Objective:
Copy every entry exactly as given, minus the images.
******************************
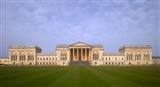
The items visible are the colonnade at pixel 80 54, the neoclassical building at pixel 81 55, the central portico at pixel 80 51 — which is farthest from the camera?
the neoclassical building at pixel 81 55

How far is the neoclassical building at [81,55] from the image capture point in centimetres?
8603

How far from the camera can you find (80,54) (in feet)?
299

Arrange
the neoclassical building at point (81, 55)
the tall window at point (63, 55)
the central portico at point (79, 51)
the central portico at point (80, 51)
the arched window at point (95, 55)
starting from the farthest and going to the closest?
the tall window at point (63, 55), the arched window at point (95, 55), the neoclassical building at point (81, 55), the central portico at point (79, 51), the central portico at point (80, 51)

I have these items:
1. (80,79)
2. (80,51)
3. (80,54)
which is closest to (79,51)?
(80,51)

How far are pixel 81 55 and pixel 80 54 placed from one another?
250 inches

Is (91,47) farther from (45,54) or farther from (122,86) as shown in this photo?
(122,86)

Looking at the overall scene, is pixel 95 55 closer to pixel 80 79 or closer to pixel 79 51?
pixel 79 51

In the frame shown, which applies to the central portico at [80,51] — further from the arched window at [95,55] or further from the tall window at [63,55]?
the tall window at [63,55]

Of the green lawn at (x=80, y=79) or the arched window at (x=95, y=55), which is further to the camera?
the arched window at (x=95, y=55)

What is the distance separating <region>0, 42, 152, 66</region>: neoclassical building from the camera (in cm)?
8603

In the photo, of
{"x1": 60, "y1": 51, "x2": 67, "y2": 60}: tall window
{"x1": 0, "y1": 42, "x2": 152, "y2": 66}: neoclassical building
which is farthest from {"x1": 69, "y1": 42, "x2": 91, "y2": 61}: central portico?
{"x1": 60, "y1": 51, "x2": 67, "y2": 60}: tall window

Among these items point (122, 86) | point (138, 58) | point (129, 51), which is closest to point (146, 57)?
point (138, 58)

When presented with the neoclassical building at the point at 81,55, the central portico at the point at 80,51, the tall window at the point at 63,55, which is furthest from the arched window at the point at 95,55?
the tall window at the point at 63,55

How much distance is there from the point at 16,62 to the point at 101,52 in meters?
52.6
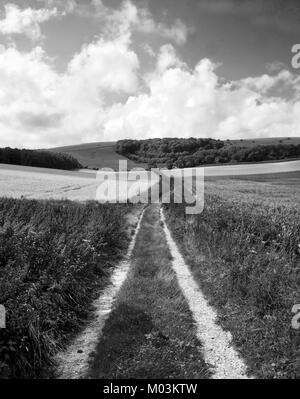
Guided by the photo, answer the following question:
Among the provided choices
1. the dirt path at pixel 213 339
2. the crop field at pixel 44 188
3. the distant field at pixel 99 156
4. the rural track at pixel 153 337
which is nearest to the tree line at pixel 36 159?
the distant field at pixel 99 156

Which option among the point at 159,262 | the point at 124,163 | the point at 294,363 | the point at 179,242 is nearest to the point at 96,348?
the point at 294,363

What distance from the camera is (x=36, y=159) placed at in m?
95.6

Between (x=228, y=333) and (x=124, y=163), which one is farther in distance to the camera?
(x=124, y=163)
******************************
Solved problem:
The items visible are the colonnade at pixel 80 54, the neoclassical building at pixel 81 55, the central portico at pixel 80 51 — which is farthest from the camera?
the neoclassical building at pixel 81 55

How far is the neoclassical building at [81,55] from the image capture point in centimetres?
8603

How far from the camera can you find (80,54) (in feet)?
299

Arrange
the neoclassical building at point (81, 55)
the tall window at point (63, 55)
the central portico at point (79, 51)
the central portico at point (80, 51)
the arched window at point (95, 55)
starting from the farthest and going to the closest?
the tall window at point (63, 55), the arched window at point (95, 55), the neoclassical building at point (81, 55), the central portico at point (79, 51), the central portico at point (80, 51)

I have these items:
1. (80,79)
2. (80,51)
3. (80,54)
which is closest to (79,51)?
(80,51)

How far are pixel 81 55 and pixel 80 54 placed from one another?
250 inches

Is (91,47) farther from (45,54) or farther from (122,86) as shown in this photo?
(122,86)

Looking at the overall scene, is pixel 95 55 closer to pixel 80 79 or closer to pixel 79 51?
pixel 79 51

In the frame shown, which applies to the central portico at [80,51] — further from the arched window at [95,55] or further from the tall window at [63,55]?
the tall window at [63,55]

Of the green lawn at (x=80, y=79) or the arched window at (x=95, y=55), which is further to the camera?
the arched window at (x=95, y=55)

What is the distance separating <region>0, 42, 152, 66</region>: neoclassical building from the camera (in cm)?
8603

In the photo, of
{"x1": 60, "y1": 51, "x2": 67, "y2": 60}: tall window
{"x1": 0, "y1": 42, "x2": 152, "y2": 66}: neoclassical building
which is farthest from {"x1": 69, "y1": 42, "x2": 91, "y2": 61}: central portico?
{"x1": 60, "y1": 51, "x2": 67, "y2": 60}: tall window

Among these items point (122, 86) | point (138, 58) | point (129, 51), which is closest to point (146, 57)?
point (138, 58)

When presented with the neoclassical building at the point at 81,55, the central portico at the point at 80,51, the tall window at the point at 63,55, which is furthest from the arched window at the point at 95,55?
the tall window at the point at 63,55

How much distance is there from the point at 16,62 to the point at 101,52 in meters?
52.6
Guided by the photo, answer the following question:
Among the provided choices
1. the dirt path at pixel 213 339
2. the crop field at pixel 44 188
3. the distant field at pixel 99 156
4. the rural track at pixel 153 337
which is nearest to the tree line at pixel 36 159?
the distant field at pixel 99 156

Which option among the point at 159,262 | the point at 124,163 | the point at 294,363 | the point at 179,242 is nearest to the point at 96,348?
the point at 294,363

What distance from the camera is (x=36, y=159) placed at in m?
95.6

Between (x=228, y=333) and (x=124, y=163), which one is farther in distance to the camera?
(x=124, y=163)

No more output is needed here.